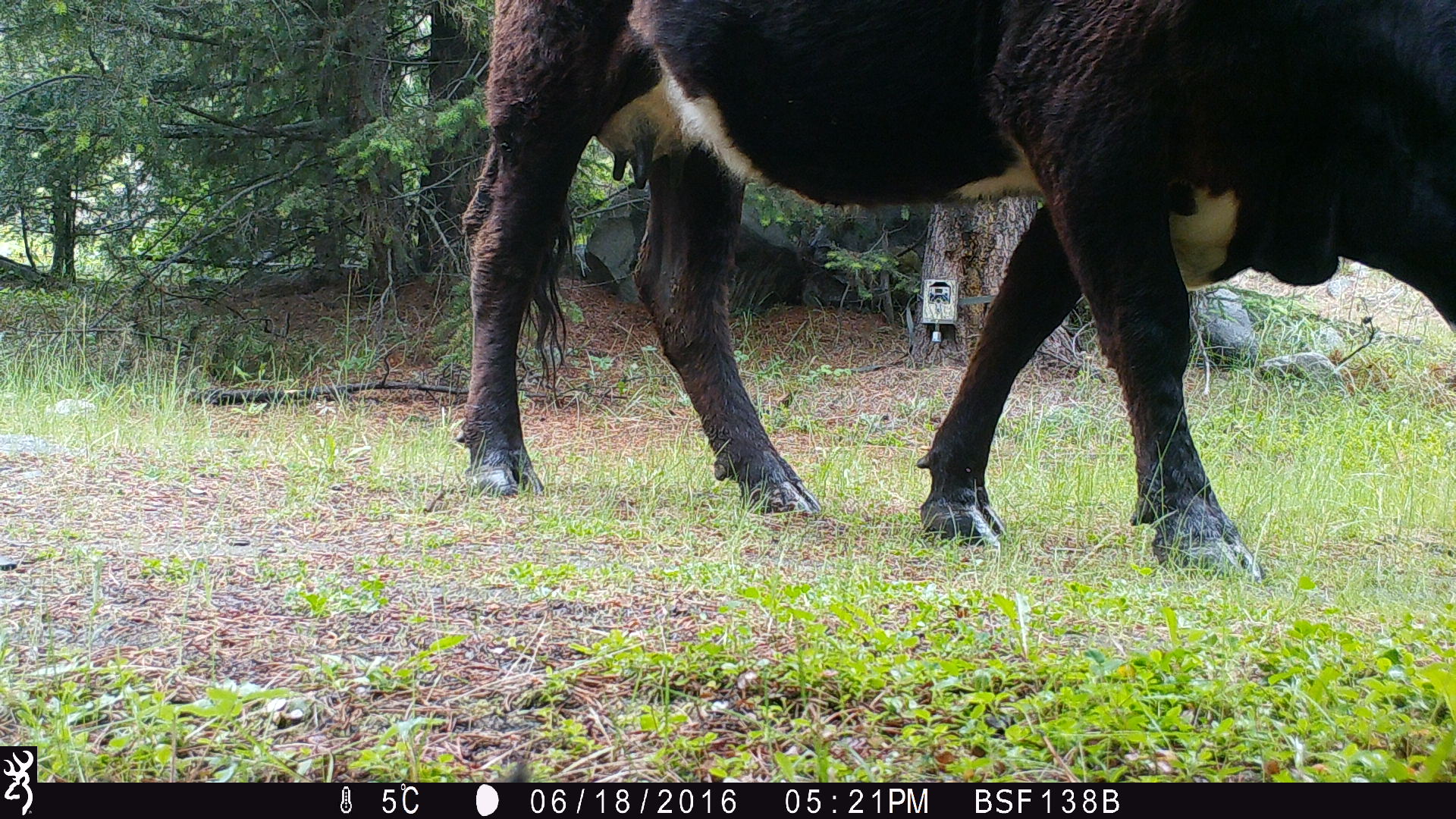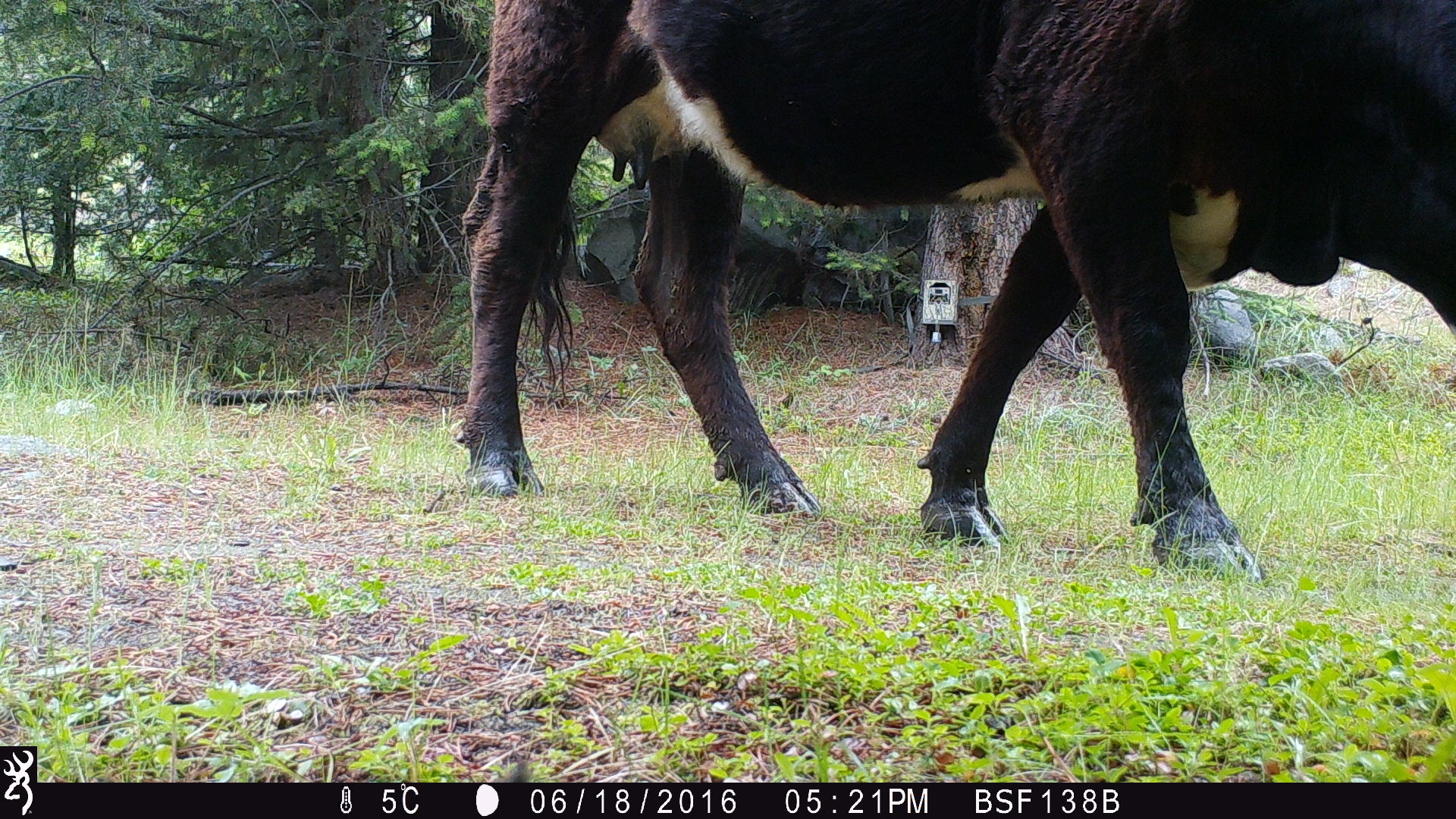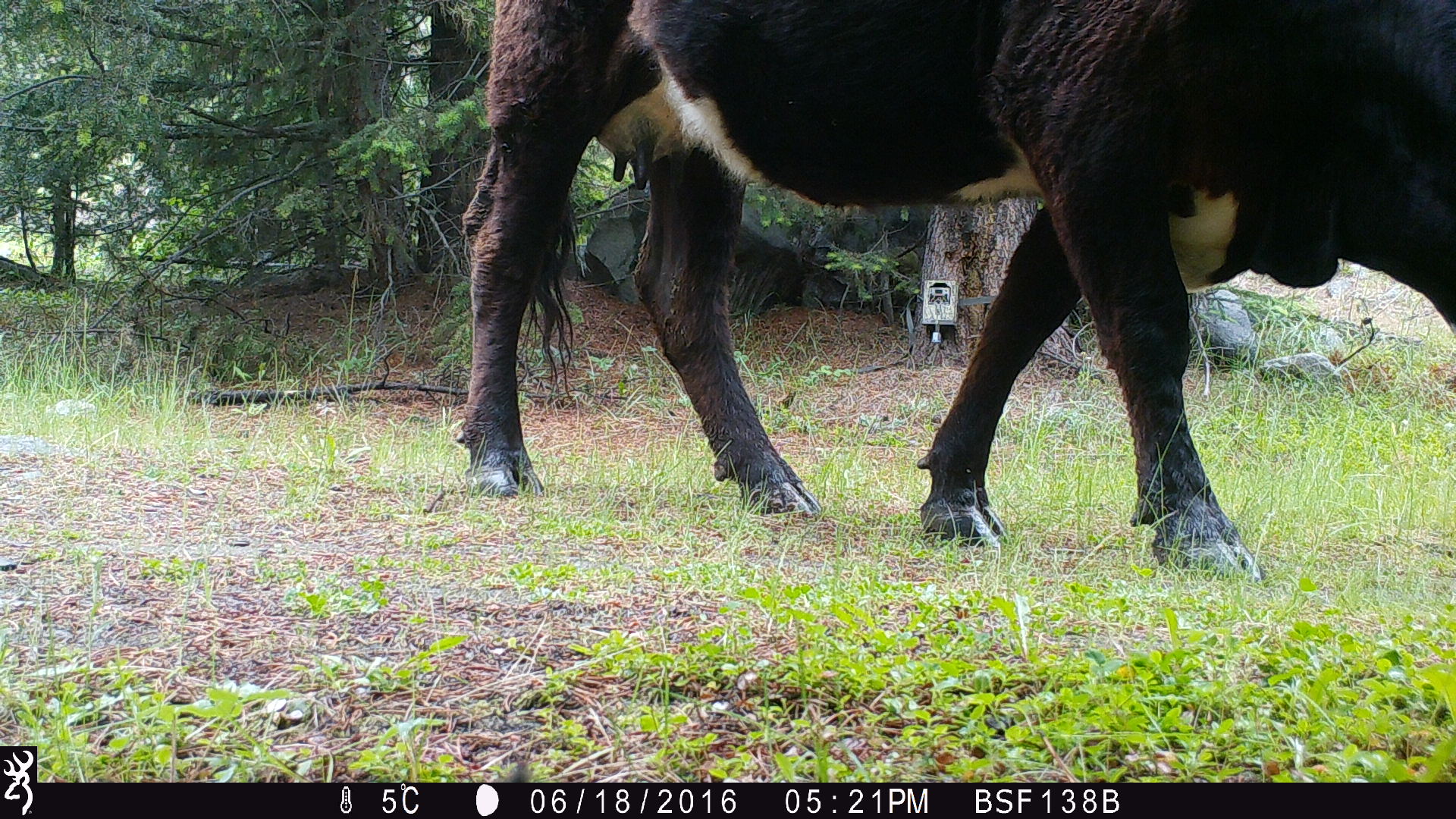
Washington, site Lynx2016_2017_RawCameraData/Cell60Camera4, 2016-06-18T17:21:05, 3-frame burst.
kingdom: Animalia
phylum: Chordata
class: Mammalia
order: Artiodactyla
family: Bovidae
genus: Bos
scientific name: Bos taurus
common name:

──────────────────────────────

Exactly as they appear above, give the records again, without their pictures.

▶ _RESPONSE BELOW_
Washington, site Lynx2016_2017_RawCameraData/Cell60Camera4, 2016-06-18T17:21:05, 3-frame burst.
kingdom: Animalia
phylum: Chordata
class: Mammalia
order: Artiodactyla
family: Bovidae
genus: Bos
scientific name: Bos taurus
common name:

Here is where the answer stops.